The last free-living orangutan in Indonesia could die in 2022: By then, 98 percent of all suitable rainforests in Borneo and Sumatra - the last home of the red great apes - will have been destroyed, according to a new study by Christian Nellemann and other researchers on behalf of the United Nations Environment Program (UNEP). The animals are not even safe in national parks, because in 37 of 41 protected areas examined, wood is being felled without restraint and forest is being converted into agricultural land. In addition, illegal mining, clearing fires and the also illegal hunting of orangutans burden the population. Since 2002, their population has been halved from an estimated 60,000 individuals – at least 1,000 individuals fell victim to the fires at the end of 2006 alone.
However, the Indonesian government is not the only one to blame for this misery, which cannot get the mafia-like structures in the timber business under control - most of the clearing is ultimately the responsibility of foreign and local companies with connections in the highest military and government circles and not on that poor peasant. A large part of the responsibility lies equally with European and especially German politicians, who refuse to look the Southeast Asian realities in the eye and neglect climate protection as well as species protection.
Because despite repeated appeals by the Indonesian government to the European Union and its most important states to take stricter action against the illegal trade in tropical timber, local legislation falls far short of the necessary requirements. Just last November, for example, the Bundestag, with a majority of votes from the grand coalition, rejected a jungle protection law that should have made the purchase and sale of looted timber a punishable offense. This was officially justified – by Environment Minister Sigmar Gabriel, among others – with an EU regulation on climate protection, which is also intended to regulate the protection of tropical forests (Forest L aw E nforcement, G overnance and T rade, called FLEGT). It is legally above national law and would therefore restrict domestic legislation, according to the argumentation of the federal government.
In fact, the opposite is the case, as the ARD magazine "Monitor" explained on November 16, 2006, even before the current UNEP report. Accordingly, the European Commission strongly recommends that legislation against the trade in timber from illegal sources should also be enacted at national level. FLEGT, on the other hand, only regulates EU imports and exports. Timber that fluctuated within the community after overcoming this hurdle could be sold without pen alty. As "Monitor" went on to explain, in their rejection, the members of parliament even used the choice of words that was argued by lobbyists in the timber industry and confirmed in an interview by Rudolf Luers, Managing Director of the German Timber Trade Association. It is not only the environmental organization WWF that sees this as a capitulation to the economy and the internationally operating timber mafia: According to a Forsa survey, around ninety percent of Germans are in favor of stronger protection of the primeval forest.
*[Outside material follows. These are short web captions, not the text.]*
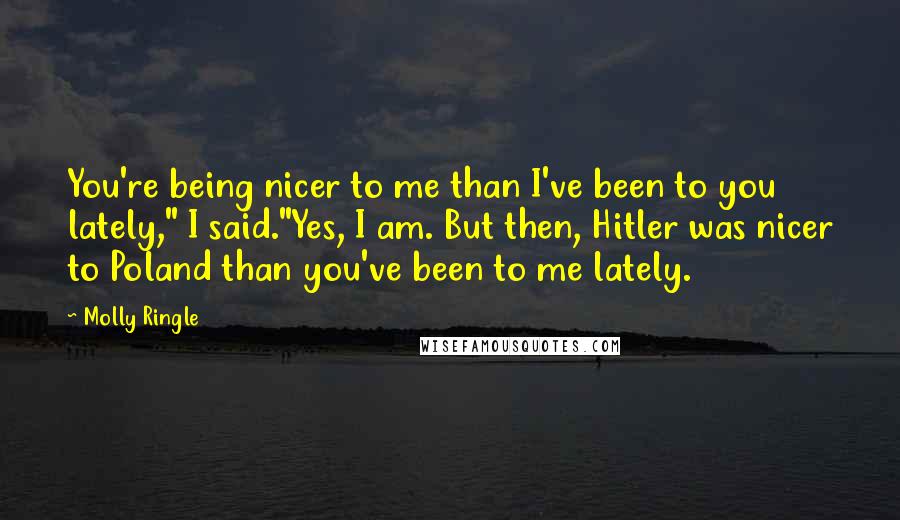 Molly Ringle Quotes: You're being nicer to me than I've been to you lately," I said."Yes, I am. But then, Hitler was nicer to Poland than you've been to me lately.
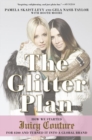 The Glitter Plan : How we Started Juicy Couture for £200 and Turned it into a Global Brand - Book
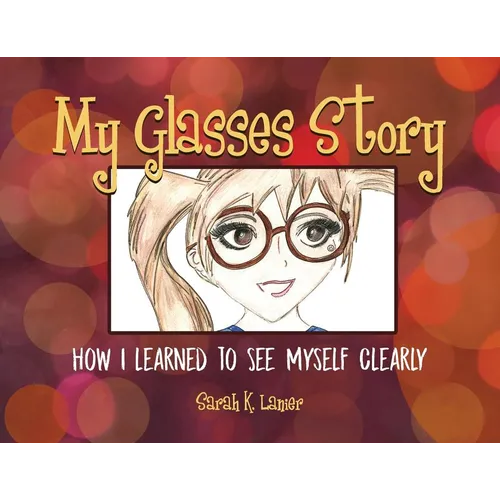 My Glasses Story: How I Learned to See Myself Clearly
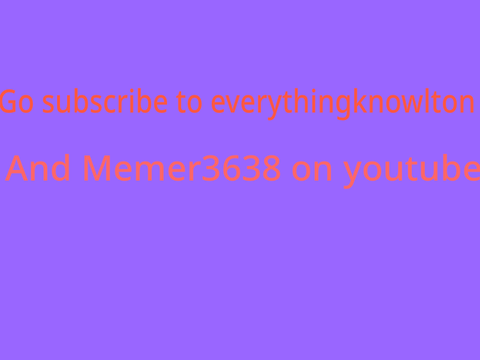 PLZ Go subscribe to everythingknowlton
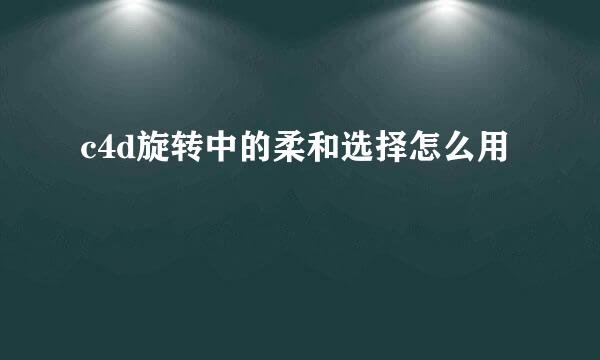 c4d旋转中的柔和选择怎么用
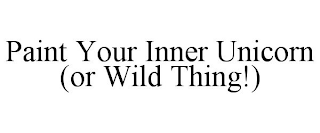 PAINT YOUR INNER UNICORN (OR WILD THING!)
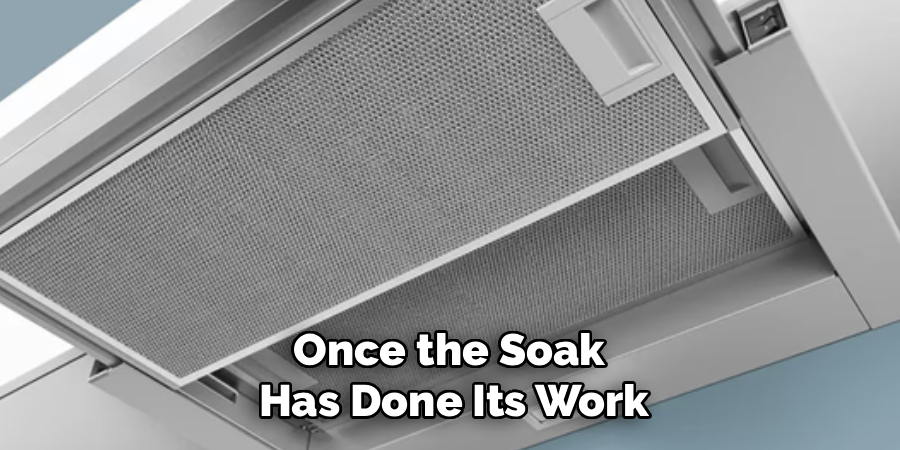 Once the Soak 
Has Done Its Work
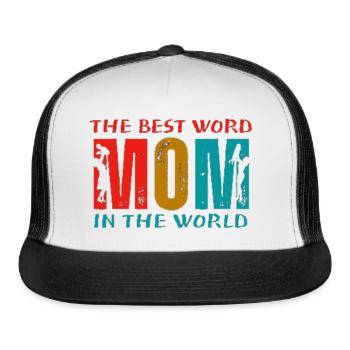 MOM IS THE BEST WORD IN THE WORLD - Trucker Hat - white/black - Front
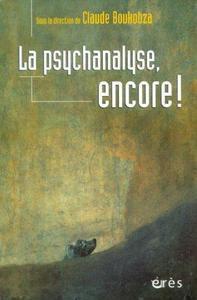 Claude Boukobza - La psychanalyse, encore!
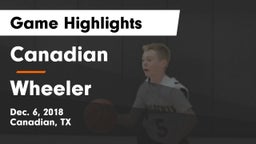 Canadian  vs Wheeler  Game Highlights - Dec. 6, 2018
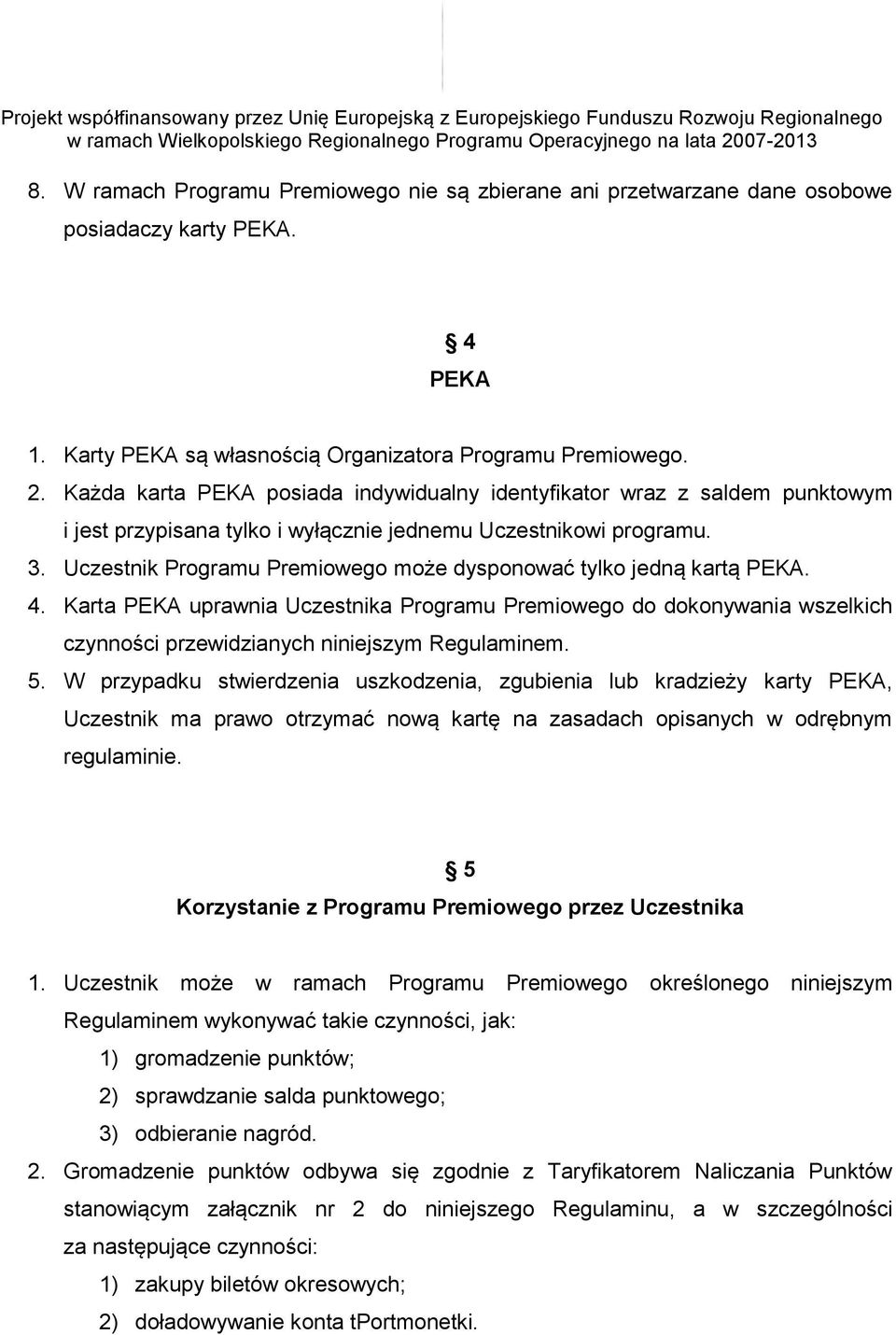 Uczestnik Programu Premiowego może dysponować tylko jedną kartą PEKA. 4. Karta PEKA uprawnia Uczestnika Programu Premiowego do dokonywania wszelkich czynności przewidzianych niniejszym Regulaminem. 5.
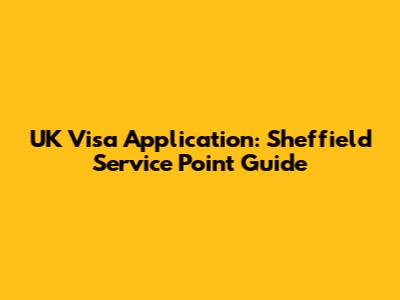 UK Visa Application: Sheffield Service Point Guide
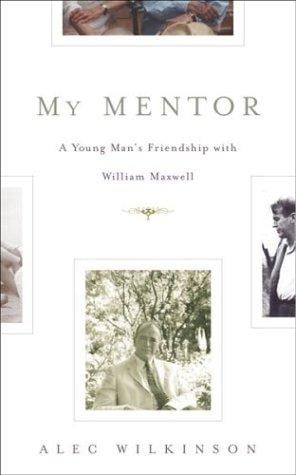 My mentor: a young man's friendship with William Maxwell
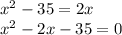 x^{2} -35=2 x \\ x^{2} -2 x-35=0 \\ 
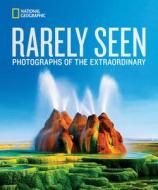 National Geographic Rarely Seen di National Geographic edito da National Geographic Society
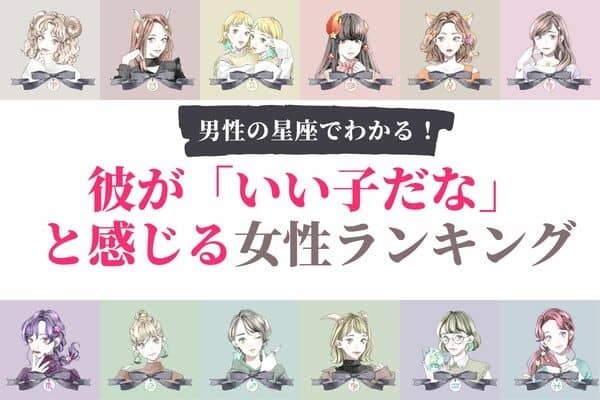 男性の星座でわかる！彼が「いい子だな」と感じる女性ランキング〈おひつじ～おとめ座〉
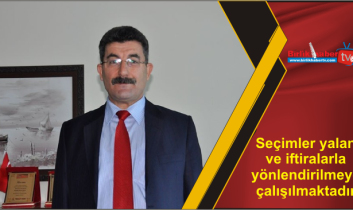 Seçimler yalan ve iftiralarla yönlendirilmeye çalışılmaktadır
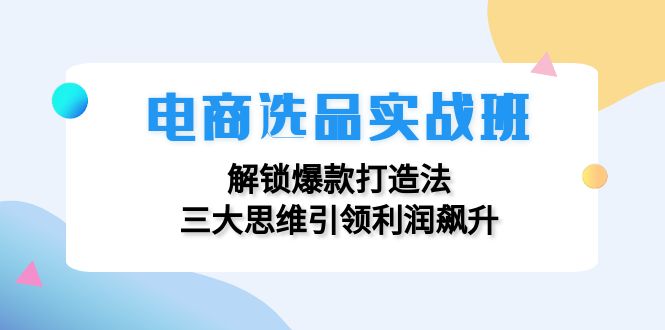电商选品实战班：解锁爆款打造法，三大思维引领利润飙升-小艾项目网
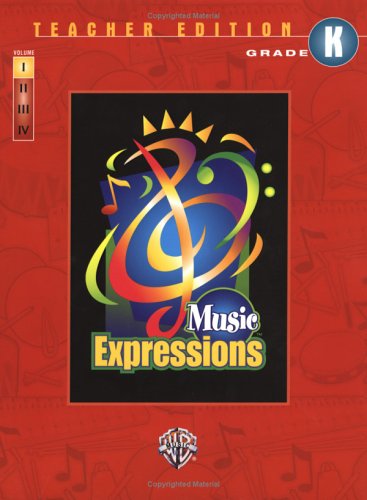 Music Expressions Teacher Edition Grade K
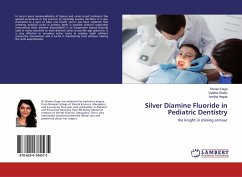 Silver Diamine Fluoride in Pediatric Dentistry - Daga, Shivani;Shetty, Vabitha;Hegde, Amitha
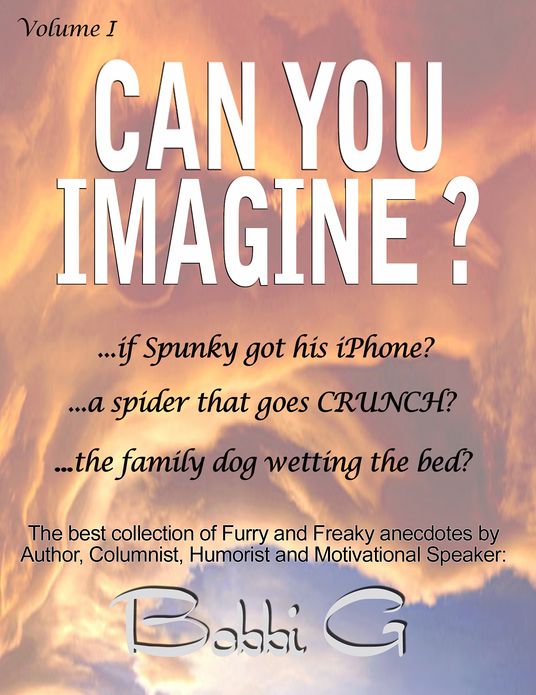 Can You Imagine...? Volume I, The Best of Furry and Freaky things.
And on another point, Chancellor Angela Merkel and her Environment Minister put profane economic interests above nature and climate protection. The cultivation of oil palms, the fruits of which are used to produce biodiesel, is becoming a real and, above all, rapidly increasing threat to orangutans (and many rainforests worldwide). According to the WWF, Germany is the world's largest importer of palm kernel oil, the seventh most important buyer of crude palm oil and the second largest trading partner for Indonesian palm oil in the EU after the Netherlands. Around 14 million hectares of land are to be turned into oil palm plantations in the next few years to meet the growing demand. To a large extent, this is happening on former rainforest areas whose vegetation was previously destroyed by fire - the emissions of which exacerbate the greenhouse effect and put Southeast Asia under a cloud of smoke that is hazardous to he alth.
The Federal Government and the European Commission studiously overlook such serious side effects: Their binding initiative for more – allegedly climate-friendly – biofuel at European petrol pumps is no different. It would be counterproductive and probably deadly for the orangutans if watertight, certified proofs of origin for palm oil were not immediately made mandatory and the protection of the remaining Southeast Asian rainforests not made the top priority.
In addition, a law against the illegal timber trade must be passed as soon as possible, which, in addition to ecological incidents, also results in major social and humanitarian catastrophes - the recurring deadly floods and landslides in Indonesia prove it. That and a very profane ethical argument speak for more protection of the primeval forest: The extinction of the orangutans (and thus one of our closest relatives) would be a shame for mankind - also and above all for politicians who think green.